Je l’ouvris, et la sensation que le sol se dérobait sous mes pieds me saisit.

« Merci pour votre achat. Vos billets électroniques en classe affaires pour Mahé, aux Seychelles, ont bien été émis. Départ aujourd’hui à 12 h 40. »

Au même moment, la bouilloire siffla dans la cuisine.

Je sursautai violemment.

Julien et sa mère étaient en train de partir aux Seychelles.

Avec mon argent.

Avec ces 58 000 euros que j’avais économisés pendant trois ans pour offrir un avenir à notre fille.

Je me laissai tomber sur le carrelage froid.

Je restai là, incapable de pleurer, incapable même de réfléchir, les yeux perdus devant moi.

Puis un bruit léger s’éleva dans la pièce voisine.

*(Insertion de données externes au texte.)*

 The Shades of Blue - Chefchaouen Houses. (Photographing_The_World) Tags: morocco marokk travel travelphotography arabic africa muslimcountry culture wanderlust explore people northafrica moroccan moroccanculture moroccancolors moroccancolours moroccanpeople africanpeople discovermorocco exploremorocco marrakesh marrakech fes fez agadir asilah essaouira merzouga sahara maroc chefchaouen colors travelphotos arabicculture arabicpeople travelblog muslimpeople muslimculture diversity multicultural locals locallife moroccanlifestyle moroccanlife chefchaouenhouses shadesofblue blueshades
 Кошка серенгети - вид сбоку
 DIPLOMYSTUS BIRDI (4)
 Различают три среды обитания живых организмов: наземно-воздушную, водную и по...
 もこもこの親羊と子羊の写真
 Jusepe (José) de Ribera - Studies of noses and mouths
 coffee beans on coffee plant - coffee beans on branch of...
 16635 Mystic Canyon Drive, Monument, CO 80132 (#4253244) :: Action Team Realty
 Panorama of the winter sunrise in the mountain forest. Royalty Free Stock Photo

Émilie commençait à se réveiller…

😮😮

Dix jours plus tard, l’avion de Julien et de Monique atterrit à Paris.

Mais à l’aéroport, ils ne trouvèrent pas l’accueil chaleureux qu’ils avaient imaginé.

L’appareil se posa exactement dix jours après leur départ.

Julien et Monique revenaient bronzés, reposés et visiblement ravis de leur séjour. Ils semblaient persuadés qu’en leur absence, tout s’était calmé et que cette histoire ne leur attirerait aucune conséquence sérieuse.

Pourtant, dès qu’ils franchirent les portes de la zone des arrivées, leur assurance s’effondra.

Je les attendais.

À mes côtés se tenaient plusieurs policiers.

Lorsque Julien m’aperçut, son expression satisfaite s’effaça presque aussitôt.

Il s’immobilisa.

Son visage devint livide.

Son sourire disparut.

Dans ses yeux, je vis apparaître une panique qu’il ne parvenait plus à dissimuler.

Monique comprit elle aussi que quelque chose de grave se passait. Elle serra son sac contre elle et se pencha vers son fils pour lui murmurer quelques mots précipités.

Mais il était trop tard.

Les policiers s’avancèrent et leur demandèrent calmement de les suivre.

Julien tenta de s’expliquer.

Monique se mit à protester avec indignation.

Les agents, eux, restèrent impassibles et suivirent la procédure.